Presidentes legitimados no poder pelo voto continuam sendo objetos de confiança. Todavia, há aqueles que desprezam o processo eleitoral democrático. Ao analisar as manifestações em diversos países contra os políticos corruptos, contra ditadores sanguinários e a favor de aberturas políticas e mais liberdade, Nicholas

Kulish35 salienta pontos comuns aos manifestantes de vários países que protestam contra a classe política e demonstram não mais acreditar nas urnas: “A desconfiança, ou até o desprezo, em relação aos políticos tradicionais e ao processo democrático presidido por eles.” Esses grupos de protesto reclamam da alienação dos líderes políticos em relação aos temas “segurança”, “crise econômica”, “desemprego” e “desigualdade social”. A decepção com os governantes eleitos para solucionar problemas, mas que permanecem arraigados na corrupção, gera raiva. Quem passionaliza segundo o percurso do medo é a mídia.

Ao contrário dos partidários de líderes que tomam as rédeas com o objetivo de atender as demandas, mesmo que isso implique no sacrifício das liberdades, esses manifestantes não apoiam a subida de ditadores ao poder. Eles querem ser ouvidos, no entanto “não sabem a quem recorrer”, e a mídia tenta provocar o temor ao construir os discursos midiáticos. A confiança depositada inicialmente pelo sujeito em seus líderes, a fim de se apropriar de determinados valores, aumenta a crença do sujeito nessa aquisição.
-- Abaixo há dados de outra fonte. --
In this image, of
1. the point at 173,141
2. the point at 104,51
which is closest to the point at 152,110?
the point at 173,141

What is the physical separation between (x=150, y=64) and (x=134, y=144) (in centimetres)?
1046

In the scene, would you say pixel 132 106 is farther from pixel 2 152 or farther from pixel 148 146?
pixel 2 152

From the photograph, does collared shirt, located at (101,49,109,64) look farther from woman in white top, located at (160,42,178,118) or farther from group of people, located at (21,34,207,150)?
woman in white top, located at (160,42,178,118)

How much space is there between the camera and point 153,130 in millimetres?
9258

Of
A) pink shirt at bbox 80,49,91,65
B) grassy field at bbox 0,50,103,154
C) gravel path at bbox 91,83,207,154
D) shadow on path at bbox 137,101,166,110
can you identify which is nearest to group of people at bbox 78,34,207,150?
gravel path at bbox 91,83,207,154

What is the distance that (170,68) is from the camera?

Para configurar o “estilo K”, Néstor aumentou os gastos de governo e provocou a inflação. Em seguida, tentando conter a sangria nos cofres públicos, congelou preços, maquiou estatísticas e impôs “limites à venda de carne para o exterior”, instaurando um conflito com o jornal Clarín. O enunciador de Veja destacou que, apesar da crise econômica, o patrimônio da família presidencial “cresceu 710%, chegando ao equivalente a 24 milhões de reais”, graças a informações privilegiadas obtidas no ramo imobiliário. As atitudes dos Kirchner frente à liberdade de imprensa causaram apreensão em Veja. A revista fez uma aposta: “Os próximos doze meses mostrarão se o kirchnerismo morre com Kirchner ou se sobrevive nas mãos de Cristina.” O enunciador torceu pelo pior resultado: para Cristina.